[Records excerpted from a collection]
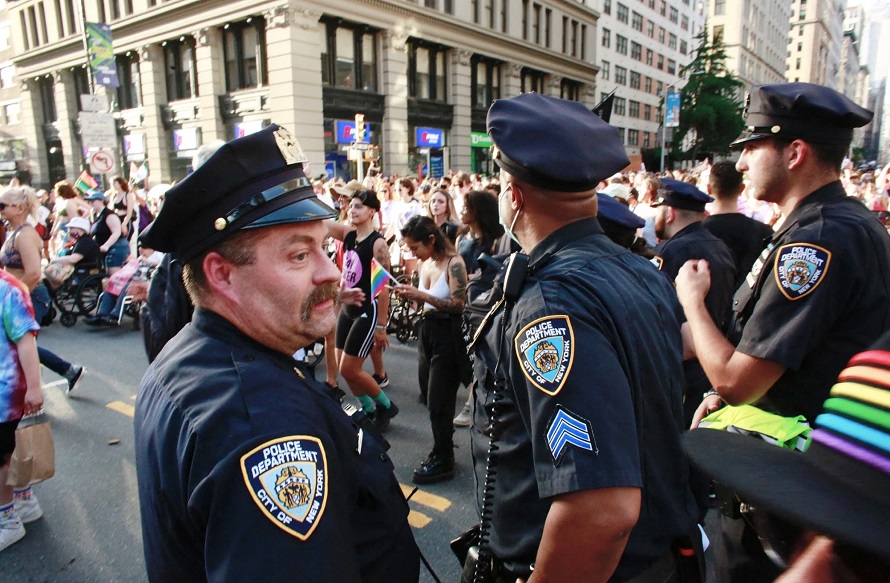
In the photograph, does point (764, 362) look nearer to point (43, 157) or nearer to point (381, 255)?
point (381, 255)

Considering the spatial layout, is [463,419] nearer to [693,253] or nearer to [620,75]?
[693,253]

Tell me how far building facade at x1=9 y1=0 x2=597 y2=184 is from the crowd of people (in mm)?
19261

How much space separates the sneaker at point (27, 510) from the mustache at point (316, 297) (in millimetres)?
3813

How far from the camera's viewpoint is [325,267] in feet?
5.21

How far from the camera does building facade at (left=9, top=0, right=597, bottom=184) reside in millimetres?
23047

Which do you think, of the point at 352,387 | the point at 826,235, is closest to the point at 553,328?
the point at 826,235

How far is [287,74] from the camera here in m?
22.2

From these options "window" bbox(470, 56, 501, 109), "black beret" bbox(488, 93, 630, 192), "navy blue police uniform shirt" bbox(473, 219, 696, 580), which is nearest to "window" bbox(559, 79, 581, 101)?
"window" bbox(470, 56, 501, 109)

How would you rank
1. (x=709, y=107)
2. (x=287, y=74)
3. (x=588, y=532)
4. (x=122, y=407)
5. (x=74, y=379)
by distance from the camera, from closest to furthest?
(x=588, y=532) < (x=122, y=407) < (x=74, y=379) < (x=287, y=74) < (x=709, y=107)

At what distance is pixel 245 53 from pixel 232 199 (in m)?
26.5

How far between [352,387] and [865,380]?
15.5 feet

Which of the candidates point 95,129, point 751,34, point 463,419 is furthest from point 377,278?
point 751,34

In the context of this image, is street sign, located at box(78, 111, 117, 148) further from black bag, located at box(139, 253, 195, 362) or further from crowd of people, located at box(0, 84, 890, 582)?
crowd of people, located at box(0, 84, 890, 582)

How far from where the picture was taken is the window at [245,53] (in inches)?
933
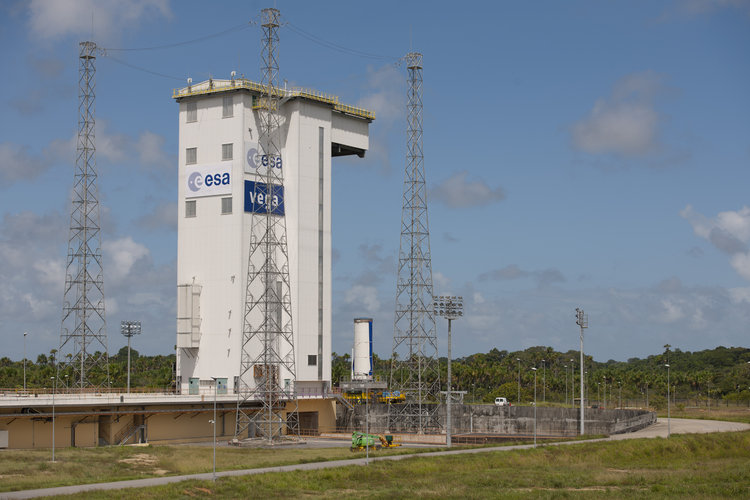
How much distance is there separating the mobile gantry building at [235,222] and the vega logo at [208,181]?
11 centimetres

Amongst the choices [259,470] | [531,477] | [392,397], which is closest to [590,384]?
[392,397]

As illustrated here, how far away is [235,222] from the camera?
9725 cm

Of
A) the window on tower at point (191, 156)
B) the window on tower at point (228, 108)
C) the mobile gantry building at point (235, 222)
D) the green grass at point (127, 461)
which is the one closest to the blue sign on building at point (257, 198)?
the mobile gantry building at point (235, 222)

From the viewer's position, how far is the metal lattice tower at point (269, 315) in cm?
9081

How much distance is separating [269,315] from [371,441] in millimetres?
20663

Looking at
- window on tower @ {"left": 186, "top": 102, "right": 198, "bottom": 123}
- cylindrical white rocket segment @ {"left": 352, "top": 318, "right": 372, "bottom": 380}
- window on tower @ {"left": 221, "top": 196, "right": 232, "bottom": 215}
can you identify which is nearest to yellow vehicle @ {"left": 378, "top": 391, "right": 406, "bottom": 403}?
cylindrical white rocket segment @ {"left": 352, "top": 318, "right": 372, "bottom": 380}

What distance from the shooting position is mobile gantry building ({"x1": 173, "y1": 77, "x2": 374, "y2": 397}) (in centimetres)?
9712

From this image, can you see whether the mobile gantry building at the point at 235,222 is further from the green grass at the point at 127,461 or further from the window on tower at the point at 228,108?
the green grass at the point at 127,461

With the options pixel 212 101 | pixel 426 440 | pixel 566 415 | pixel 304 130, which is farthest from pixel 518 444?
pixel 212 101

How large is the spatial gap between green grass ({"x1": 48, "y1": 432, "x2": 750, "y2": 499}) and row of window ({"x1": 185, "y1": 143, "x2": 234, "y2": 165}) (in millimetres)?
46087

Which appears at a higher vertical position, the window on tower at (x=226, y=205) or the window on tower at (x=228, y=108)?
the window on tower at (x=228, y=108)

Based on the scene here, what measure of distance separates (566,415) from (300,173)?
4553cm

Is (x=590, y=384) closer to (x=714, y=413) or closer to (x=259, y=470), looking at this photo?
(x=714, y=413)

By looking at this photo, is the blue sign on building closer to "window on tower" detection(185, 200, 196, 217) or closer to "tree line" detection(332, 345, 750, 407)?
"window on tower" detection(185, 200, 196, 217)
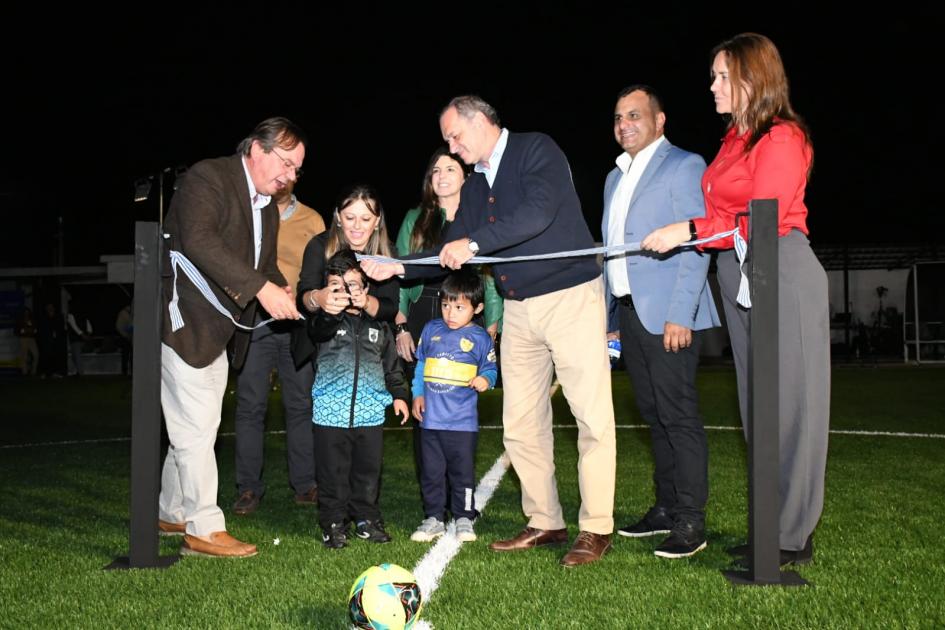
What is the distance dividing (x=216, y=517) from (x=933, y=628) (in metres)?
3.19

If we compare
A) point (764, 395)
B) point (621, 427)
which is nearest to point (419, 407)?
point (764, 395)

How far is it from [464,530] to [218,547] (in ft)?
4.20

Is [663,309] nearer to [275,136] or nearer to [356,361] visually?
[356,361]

...

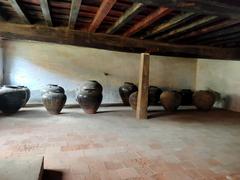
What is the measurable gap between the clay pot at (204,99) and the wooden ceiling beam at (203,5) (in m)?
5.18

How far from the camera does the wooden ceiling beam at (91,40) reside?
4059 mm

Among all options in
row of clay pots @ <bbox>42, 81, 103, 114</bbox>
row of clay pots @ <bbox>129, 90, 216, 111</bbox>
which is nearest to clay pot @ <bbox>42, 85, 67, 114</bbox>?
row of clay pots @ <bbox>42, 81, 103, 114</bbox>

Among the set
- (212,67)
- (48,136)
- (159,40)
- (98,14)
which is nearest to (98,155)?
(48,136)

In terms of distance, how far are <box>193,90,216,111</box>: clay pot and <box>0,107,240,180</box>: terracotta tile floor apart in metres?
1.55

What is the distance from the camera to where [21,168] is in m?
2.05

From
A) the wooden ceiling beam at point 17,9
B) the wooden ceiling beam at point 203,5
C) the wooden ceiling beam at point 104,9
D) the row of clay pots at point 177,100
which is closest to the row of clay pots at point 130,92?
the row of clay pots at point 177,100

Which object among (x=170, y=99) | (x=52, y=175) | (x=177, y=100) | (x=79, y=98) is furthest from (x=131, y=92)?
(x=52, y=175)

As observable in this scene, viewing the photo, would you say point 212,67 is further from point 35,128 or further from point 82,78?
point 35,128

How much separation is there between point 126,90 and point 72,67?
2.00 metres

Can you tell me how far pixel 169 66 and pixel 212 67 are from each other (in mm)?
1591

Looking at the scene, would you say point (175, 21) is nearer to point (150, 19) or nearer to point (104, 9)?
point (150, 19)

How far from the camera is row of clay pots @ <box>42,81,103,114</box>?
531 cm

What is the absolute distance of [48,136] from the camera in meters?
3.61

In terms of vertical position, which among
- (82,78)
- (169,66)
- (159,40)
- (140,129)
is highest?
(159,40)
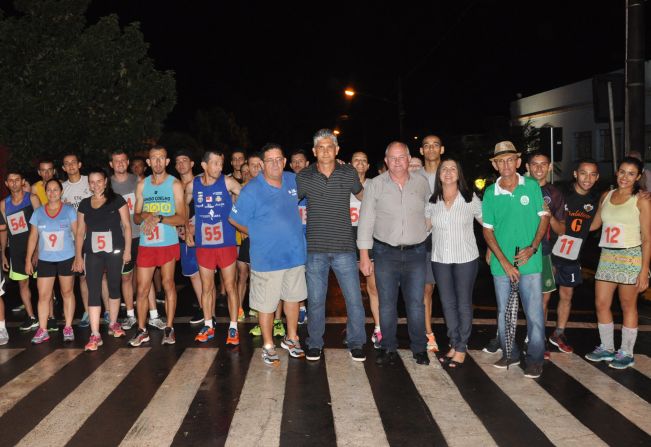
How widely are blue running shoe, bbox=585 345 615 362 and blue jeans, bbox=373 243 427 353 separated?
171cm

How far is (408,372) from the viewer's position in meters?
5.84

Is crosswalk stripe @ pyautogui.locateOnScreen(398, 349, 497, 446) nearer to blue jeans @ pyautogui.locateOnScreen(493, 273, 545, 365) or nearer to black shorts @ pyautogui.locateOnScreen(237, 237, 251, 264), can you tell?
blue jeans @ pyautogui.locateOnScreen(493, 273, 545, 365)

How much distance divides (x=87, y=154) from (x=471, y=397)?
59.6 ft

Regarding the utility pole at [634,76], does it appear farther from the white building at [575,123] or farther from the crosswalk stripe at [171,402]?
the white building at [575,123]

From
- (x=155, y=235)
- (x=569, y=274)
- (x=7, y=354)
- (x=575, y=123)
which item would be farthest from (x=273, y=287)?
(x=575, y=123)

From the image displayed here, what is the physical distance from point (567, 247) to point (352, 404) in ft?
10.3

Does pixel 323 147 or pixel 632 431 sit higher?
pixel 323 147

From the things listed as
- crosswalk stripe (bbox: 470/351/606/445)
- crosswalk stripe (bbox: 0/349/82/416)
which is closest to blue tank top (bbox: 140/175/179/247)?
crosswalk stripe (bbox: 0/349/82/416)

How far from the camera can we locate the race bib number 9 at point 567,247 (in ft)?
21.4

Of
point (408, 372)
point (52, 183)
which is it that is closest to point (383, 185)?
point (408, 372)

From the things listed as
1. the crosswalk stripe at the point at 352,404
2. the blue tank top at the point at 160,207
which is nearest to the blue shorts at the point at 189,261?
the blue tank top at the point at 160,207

TASK INSTRUCTIONS:
Gather every line of the records above that contains the string "shorts" and copy each one out in full.

ANSWER TO THE EXERCISE:
Is crosswalk stripe @ pyautogui.locateOnScreen(398, 349, 497, 446) nearer to blue jeans @ pyautogui.locateOnScreen(493, 273, 545, 365) or nearer to black shorts @ pyautogui.locateOnScreen(237, 237, 251, 264), can you tell?
which is nearest to the blue shorts at the point at 189,261?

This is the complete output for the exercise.